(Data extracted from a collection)
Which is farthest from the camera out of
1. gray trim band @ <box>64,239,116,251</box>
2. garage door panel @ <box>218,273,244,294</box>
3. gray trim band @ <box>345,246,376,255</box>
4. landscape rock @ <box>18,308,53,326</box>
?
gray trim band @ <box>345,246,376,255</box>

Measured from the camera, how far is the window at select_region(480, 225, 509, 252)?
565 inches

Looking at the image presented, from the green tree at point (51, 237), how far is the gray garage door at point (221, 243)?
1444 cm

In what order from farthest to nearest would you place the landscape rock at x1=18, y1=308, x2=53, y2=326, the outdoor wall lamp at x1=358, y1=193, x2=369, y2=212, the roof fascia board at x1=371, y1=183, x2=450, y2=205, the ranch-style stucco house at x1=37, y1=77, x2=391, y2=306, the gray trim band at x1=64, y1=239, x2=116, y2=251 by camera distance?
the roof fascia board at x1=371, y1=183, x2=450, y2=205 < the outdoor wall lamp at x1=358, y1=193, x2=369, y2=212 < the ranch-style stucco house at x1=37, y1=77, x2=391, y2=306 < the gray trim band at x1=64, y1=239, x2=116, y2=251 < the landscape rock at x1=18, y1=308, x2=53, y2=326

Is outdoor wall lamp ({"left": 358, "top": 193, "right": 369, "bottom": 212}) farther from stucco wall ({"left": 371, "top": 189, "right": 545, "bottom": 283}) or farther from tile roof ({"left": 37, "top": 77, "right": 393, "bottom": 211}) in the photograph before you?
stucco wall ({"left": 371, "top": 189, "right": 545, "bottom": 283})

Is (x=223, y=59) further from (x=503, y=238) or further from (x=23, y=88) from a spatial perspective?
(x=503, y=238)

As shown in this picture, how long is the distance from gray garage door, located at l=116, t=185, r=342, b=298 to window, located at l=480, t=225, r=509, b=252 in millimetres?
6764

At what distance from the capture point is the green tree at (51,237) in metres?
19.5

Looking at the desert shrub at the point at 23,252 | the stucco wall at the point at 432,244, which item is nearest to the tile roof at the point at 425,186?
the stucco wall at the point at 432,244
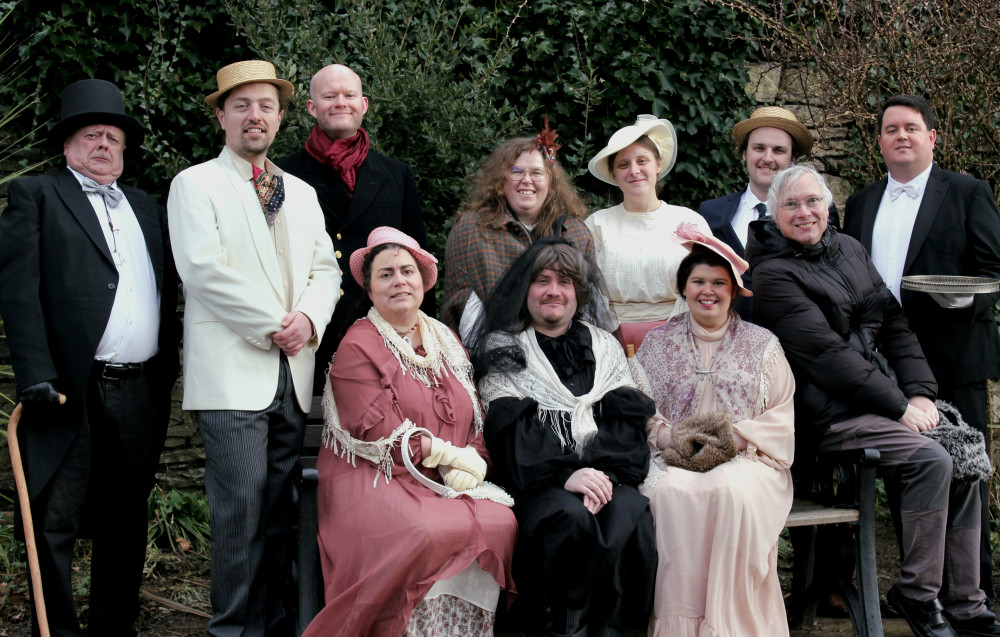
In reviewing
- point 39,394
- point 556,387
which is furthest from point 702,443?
point 39,394

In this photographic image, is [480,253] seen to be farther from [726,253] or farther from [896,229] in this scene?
[896,229]

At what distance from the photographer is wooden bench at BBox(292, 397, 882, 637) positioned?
342 centimetres

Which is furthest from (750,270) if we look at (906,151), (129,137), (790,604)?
(129,137)

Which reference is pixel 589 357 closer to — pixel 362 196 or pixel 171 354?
pixel 362 196

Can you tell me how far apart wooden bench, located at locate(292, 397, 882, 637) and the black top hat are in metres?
1.41

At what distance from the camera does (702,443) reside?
3.68 meters

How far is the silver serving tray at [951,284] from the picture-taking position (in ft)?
13.2

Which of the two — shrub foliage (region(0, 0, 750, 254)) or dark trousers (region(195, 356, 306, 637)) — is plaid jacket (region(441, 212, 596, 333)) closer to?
shrub foliage (region(0, 0, 750, 254))

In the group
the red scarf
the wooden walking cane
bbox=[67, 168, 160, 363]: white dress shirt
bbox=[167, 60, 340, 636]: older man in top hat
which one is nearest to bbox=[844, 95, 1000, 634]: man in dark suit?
the red scarf

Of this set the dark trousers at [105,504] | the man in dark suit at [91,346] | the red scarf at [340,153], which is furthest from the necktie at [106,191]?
the red scarf at [340,153]

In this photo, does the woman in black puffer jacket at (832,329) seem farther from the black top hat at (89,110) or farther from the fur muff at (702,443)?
the black top hat at (89,110)

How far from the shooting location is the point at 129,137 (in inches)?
154

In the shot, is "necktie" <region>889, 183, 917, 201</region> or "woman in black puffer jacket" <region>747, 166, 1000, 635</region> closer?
"woman in black puffer jacket" <region>747, 166, 1000, 635</region>

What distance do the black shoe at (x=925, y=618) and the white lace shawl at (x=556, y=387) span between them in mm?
1425
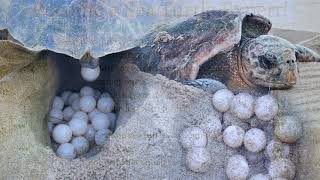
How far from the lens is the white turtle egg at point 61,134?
1.54 m

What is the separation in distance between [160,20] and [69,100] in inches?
13.9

* OBJECTIVE
Without including any pictures, reproduce the listing exactly.

* THE OUTPUT
Which is farthest from the camera out of
1. gray trim band @ <box>64,239,116,251</box>
2. garage door panel @ <box>218,273,244,294</box>
3. gray trim band @ <box>345,246,376,255</box>
4. landscape rock @ <box>18,308,53,326</box>
?
gray trim band @ <box>345,246,376,255</box>

Measured from the camera, how far is the window at select_region(480, 225, 509, 252)?
565 inches

Looking at the image presented, from the green tree at point (51, 237), how far is the gray garage door at point (221, 243)?
1444 cm

In what order from farthest to nearest would you place the landscape rock at x1=18, y1=308, x2=53, y2=326, the outdoor wall lamp at x1=358, y1=193, x2=369, y2=212, the roof fascia board at x1=371, y1=183, x2=450, y2=205, the ranch-style stucco house at x1=37, y1=77, x2=391, y2=306, the gray trim band at x1=64, y1=239, x2=116, y2=251 by camera distance?
the roof fascia board at x1=371, y1=183, x2=450, y2=205 < the outdoor wall lamp at x1=358, y1=193, x2=369, y2=212 < the ranch-style stucco house at x1=37, y1=77, x2=391, y2=306 < the gray trim band at x1=64, y1=239, x2=116, y2=251 < the landscape rock at x1=18, y1=308, x2=53, y2=326

Is outdoor wall lamp ({"left": 358, "top": 193, "right": 369, "bottom": 212}) farther from stucco wall ({"left": 371, "top": 189, "right": 545, "bottom": 283}) or farther from tile roof ({"left": 37, "top": 77, "right": 393, "bottom": 211}) in the photograph before you?
stucco wall ({"left": 371, "top": 189, "right": 545, "bottom": 283})

Is (x=223, y=59) further from (x=503, y=238) or further from (x=23, y=88) from a spatial perspective?
(x=503, y=238)

As shown in this picture, how long is the distance from gray garage door, located at l=116, t=185, r=342, b=298 to window, located at l=480, t=225, r=509, b=252 in millimetres?
6764

At what distance from the capture point is the green tree at (51,237) in metres?
19.5

Looking at the desert shrub at the point at 23,252 | the stucco wall at the point at 432,244, which item is nearest to the tile roof at the point at 425,186?
the stucco wall at the point at 432,244
In reviewing
- point 39,394
- point 556,387
which is furthest from point 702,443?
point 39,394

In this photographic image, is [480,253] seen to be farther from [726,253] or farther from [896,229] in this scene?
[896,229]

At what distance from the photographer is wooden bench at BBox(292, 397, 882, 637) positioned?
342 centimetres

Which is furthest from (750,270) if we look at (906,151), (129,137), (790,604)?
(129,137)

Which reference is pixel 589 357 closer to — pixel 362 196 or pixel 171 354?
pixel 362 196

Can you tell me how far apart wooden bench, located at locate(292, 397, 882, 637) and the black top hat are in metres?
1.41

At what distance from the camera does (702,443) reside?
3.68 meters

How far is the silver serving tray at [951,284] from the picture-taking position (in ft)?
13.2

Which of the two — shrub foliage (region(0, 0, 750, 254)) or dark trousers (region(195, 356, 306, 637)) — is plaid jacket (region(441, 212, 596, 333)) closer to?
shrub foliage (region(0, 0, 750, 254))

In the group
the red scarf
the wooden walking cane
bbox=[67, 168, 160, 363]: white dress shirt
bbox=[167, 60, 340, 636]: older man in top hat
which one is nearest to bbox=[844, 95, 1000, 634]: man in dark suit?
the red scarf

Of this set the dark trousers at [105,504] | the man in dark suit at [91,346] | the red scarf at [340,153], which is furthest from the necktie at [106,191]?
the red scarf at [340,153]

In this photo, does the woman in black puffer jacket at (832,329) seem farther from the black top hat at (89,110) or farther from the fur muff at (702,443)?
the black top hat at (89,110)

How far from the shooting location is the point at 129,137 (in inches)?
154

In the shot, is "necktie" <region>889, 183, 917, 201</region> or "woman in black puffer jacket" <region>747, 166, 1000, 635</region> closer?
"woman in black puffer jacket" <region>747, 166, 1000, 635</region>

What distance do the black shoe at (x=925, y=618) and the white lace shawl at (x=556, y=387) span between them in mm?
1425
How far from the lens is the white turtle egg at point 61,134?
1.54 m

What is the separation in distance between [160,20] and [69,100] in inches?
13.9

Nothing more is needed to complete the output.